Using the material below, copy every line where "site" appears.

▸ **Records provided**:
........

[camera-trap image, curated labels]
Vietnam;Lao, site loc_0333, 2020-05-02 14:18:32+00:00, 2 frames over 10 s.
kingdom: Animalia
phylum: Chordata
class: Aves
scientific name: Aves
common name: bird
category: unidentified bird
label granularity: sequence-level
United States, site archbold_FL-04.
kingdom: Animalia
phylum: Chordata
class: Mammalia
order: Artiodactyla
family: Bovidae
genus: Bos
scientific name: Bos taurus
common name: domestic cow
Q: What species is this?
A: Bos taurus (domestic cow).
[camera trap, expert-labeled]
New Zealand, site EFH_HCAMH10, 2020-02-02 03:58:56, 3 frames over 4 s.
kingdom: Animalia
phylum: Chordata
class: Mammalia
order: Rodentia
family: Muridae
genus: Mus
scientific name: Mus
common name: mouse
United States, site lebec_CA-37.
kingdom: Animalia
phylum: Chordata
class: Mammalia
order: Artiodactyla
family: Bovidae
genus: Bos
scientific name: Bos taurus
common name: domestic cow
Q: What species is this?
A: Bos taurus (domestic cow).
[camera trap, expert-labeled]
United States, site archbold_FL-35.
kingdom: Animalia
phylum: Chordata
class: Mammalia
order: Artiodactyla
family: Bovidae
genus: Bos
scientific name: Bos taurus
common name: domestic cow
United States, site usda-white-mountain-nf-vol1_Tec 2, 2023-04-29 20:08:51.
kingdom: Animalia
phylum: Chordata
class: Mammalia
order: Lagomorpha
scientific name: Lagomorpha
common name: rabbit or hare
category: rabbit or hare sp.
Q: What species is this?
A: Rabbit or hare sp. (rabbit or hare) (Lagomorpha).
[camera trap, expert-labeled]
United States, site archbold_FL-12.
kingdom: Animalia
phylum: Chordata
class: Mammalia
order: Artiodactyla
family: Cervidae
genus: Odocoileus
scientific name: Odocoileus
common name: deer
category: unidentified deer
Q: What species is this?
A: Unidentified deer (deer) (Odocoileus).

........

▸ **Solution**:
Vietnam;Lao, site loc_0333, 2020-05-02 14:18:32+00:00, 2 frames over 10 s.
United States, site archbold_FL-04.
New Zealand, site EFH_HCAMH10, 2020-02-02 03:58:56, 3 frames over 4 s.
United States, site lebec_CA-37.
United States, site archbold_FL-35.
United States, site usda-white-mountain-nf-vol1_Tec 2, 2023-04-29 20:08:51.
United States, site archbold_FL-12.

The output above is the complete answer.